By the development and advancement of blockchain technique, Internet of Things (IoT) proliferation driven devices and the application of blockchain-enabled IoT alter the view and operating infrastructure of the smart networks. The blockchain is responsible for supporting decentralized systems and offers secured means of authentication, management, and access to IoT system thereby deploying smart contracts offered by Ethereum. The increasing demand and the blockchain expansion generate huge volume of sensitive data. The growing demand and expansion of blockchain-IoT systems is generating large volume of sensitive data. Furthermore, distributed denial-of-service (DDoS) attacks are regarded as the most promising threats for smart contracts in the blockchain-based systems. Therefore, there is a need to detect and classify the attack type and the data should be stored in server more securely with the use of blockchain and data aggregation method. For this purpose, this presented technique aims at introducing decentralized consensus blockchain and Interplanetary file system (IPFS) based data aggregation for effective classification and data storage. The attack is detected using meta-hyperparameter random forest (MHP-RF) classifier. Once the attack is detected, the transaction information is stored in server securely by means of smart contract-based blockchain system.
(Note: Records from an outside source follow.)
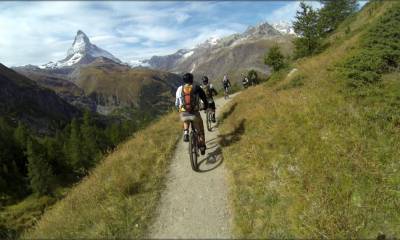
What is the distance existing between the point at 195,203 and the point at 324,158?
14.3 ft

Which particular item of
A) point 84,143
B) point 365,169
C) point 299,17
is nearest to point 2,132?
point 84,143

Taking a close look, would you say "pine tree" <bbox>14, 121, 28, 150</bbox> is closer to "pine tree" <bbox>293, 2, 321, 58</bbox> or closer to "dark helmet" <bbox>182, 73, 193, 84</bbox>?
"pine tree" <bbox>293, 2, 321, 58</bbox>

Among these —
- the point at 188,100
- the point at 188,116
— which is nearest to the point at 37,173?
the point at 188,116

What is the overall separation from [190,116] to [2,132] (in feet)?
328

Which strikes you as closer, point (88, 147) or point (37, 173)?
point (37, 173)

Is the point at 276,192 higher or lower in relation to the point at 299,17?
lower

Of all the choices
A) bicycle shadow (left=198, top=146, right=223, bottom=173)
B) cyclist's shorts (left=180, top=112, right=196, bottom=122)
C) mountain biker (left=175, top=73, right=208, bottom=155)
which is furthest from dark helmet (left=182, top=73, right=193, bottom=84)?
bicycle shadow (left=198, top=146, right=223, bottom=173)

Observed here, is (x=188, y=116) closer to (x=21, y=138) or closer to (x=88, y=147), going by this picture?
(x=88, y=147)

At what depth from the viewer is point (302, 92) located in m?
18.4

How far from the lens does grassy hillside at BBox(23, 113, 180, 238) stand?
9.02 meters

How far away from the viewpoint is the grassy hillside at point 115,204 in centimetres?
902

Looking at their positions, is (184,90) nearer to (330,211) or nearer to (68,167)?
(330,211)

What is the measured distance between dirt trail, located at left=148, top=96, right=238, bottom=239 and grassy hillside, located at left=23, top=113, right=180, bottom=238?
1.29ft

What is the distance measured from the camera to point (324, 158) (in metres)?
11.1
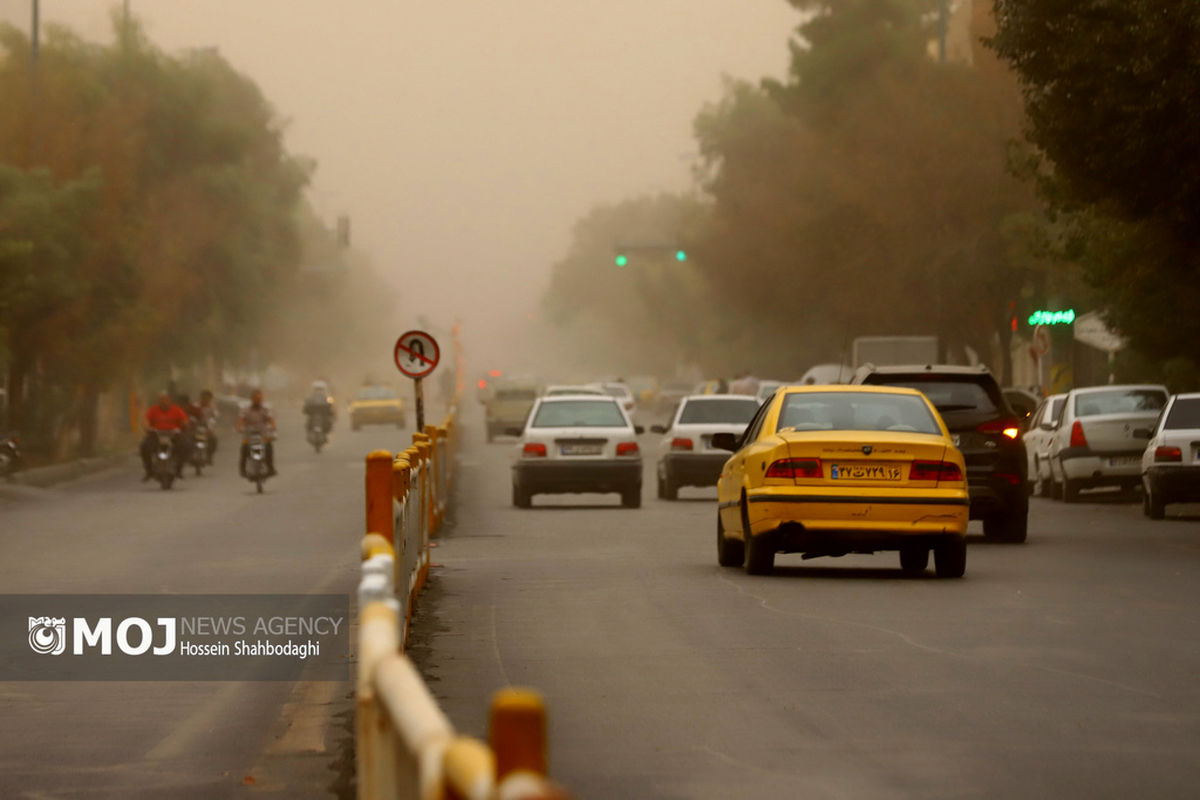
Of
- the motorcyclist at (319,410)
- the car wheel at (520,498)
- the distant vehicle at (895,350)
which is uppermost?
the distant vehicle at (895,350)

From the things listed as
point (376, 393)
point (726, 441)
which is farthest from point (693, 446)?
point (376, 393)

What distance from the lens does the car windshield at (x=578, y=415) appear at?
3094 cm

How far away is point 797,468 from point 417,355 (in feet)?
44.2

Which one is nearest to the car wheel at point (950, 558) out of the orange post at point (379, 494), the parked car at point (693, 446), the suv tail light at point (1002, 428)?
the suv tail light at point (1002, 428)

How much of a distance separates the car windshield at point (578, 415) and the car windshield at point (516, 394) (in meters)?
30.6

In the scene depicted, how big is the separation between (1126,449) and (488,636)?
19.6 metres

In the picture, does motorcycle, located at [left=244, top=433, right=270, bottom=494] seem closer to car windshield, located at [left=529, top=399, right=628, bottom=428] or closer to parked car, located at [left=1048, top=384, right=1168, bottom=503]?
car windshield, located at [left=529, top=399, right=628, bottom=428]

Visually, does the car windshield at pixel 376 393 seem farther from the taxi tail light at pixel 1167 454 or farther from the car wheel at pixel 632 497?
the taxi tail light at pixel 1167 454

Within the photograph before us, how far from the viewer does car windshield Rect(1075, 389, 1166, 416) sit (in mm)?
31266

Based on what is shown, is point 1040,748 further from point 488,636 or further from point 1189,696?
point 488,636

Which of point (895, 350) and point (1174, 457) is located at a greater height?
point (895, 350)

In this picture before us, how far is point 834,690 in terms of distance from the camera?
10516 millimetres

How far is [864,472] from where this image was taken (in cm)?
1681

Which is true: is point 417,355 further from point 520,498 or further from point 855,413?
point 855,413
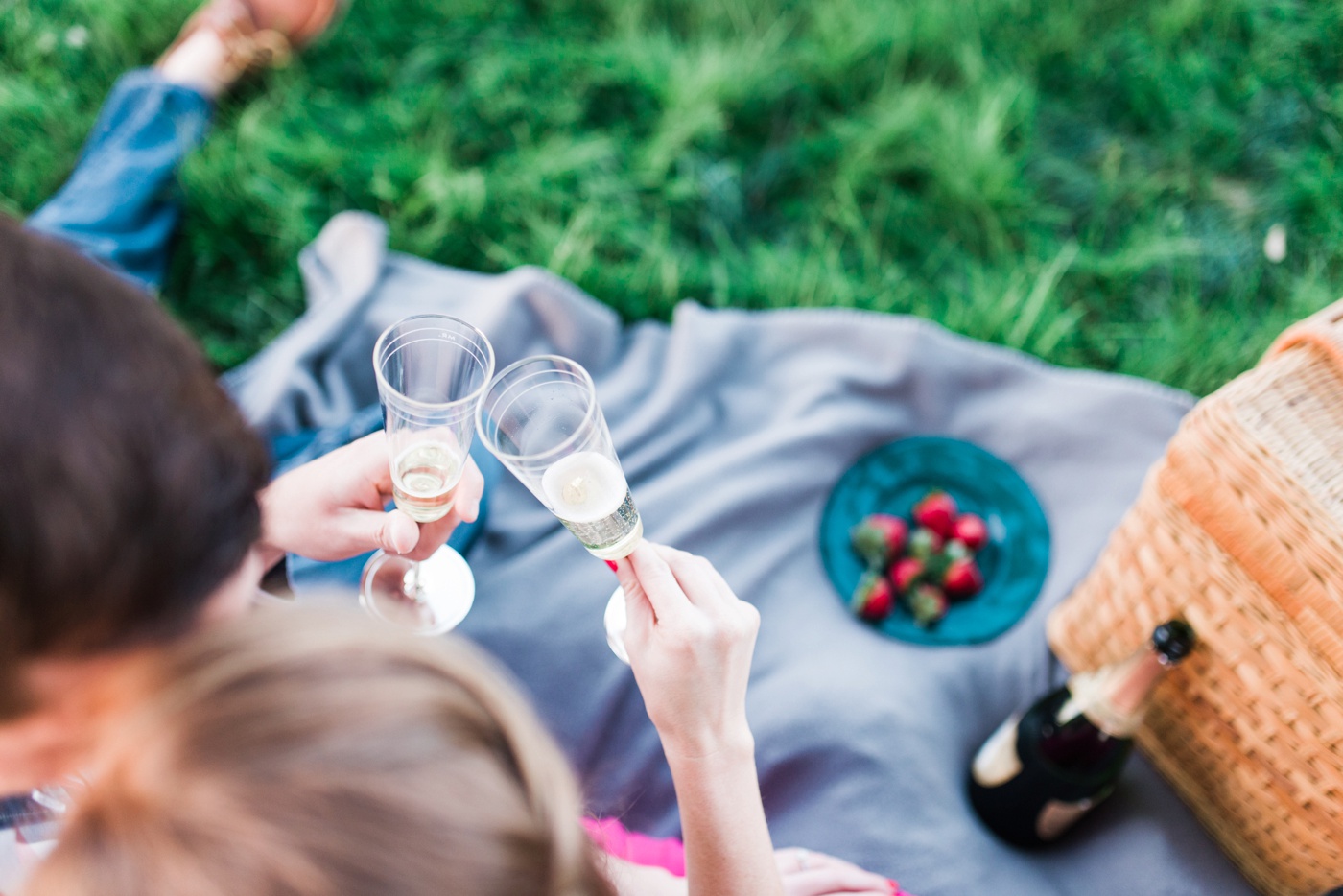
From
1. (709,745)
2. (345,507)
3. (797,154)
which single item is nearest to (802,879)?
(709,745)

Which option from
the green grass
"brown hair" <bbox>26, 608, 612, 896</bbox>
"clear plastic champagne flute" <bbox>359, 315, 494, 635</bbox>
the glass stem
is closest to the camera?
"brown hair" <bbox>26, 608, 612, 896</bbox>

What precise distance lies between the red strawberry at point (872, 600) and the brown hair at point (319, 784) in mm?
1074

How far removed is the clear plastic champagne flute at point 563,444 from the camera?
103cm

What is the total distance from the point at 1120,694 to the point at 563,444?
3.15 ft

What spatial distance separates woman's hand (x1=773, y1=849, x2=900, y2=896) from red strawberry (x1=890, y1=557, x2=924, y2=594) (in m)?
0.55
The transaction handling stage classifies the transaction type as normal or abnormal one which then followed by execution of business logic by smart contract thereby appending the transaction of blockchain in the network cloud. The consensus blockchain technique is employed with the use of PoW-enabled scheme integrated with Elgamal-based data aggregation. Therefore, the system security is improved and the intrusion is prevented greatly. The performance analysis of the system is analyzed in terms of accuracy, precision, recall, F-score, Encryption time, decryption time, execution time, and space complexity. The attained outcomes are compared with traditional approaches to prove the effectiveness of proposed strategy. The proposed system is said to be effective in time consumption, classifier performance, and in overcoming space complexity issues.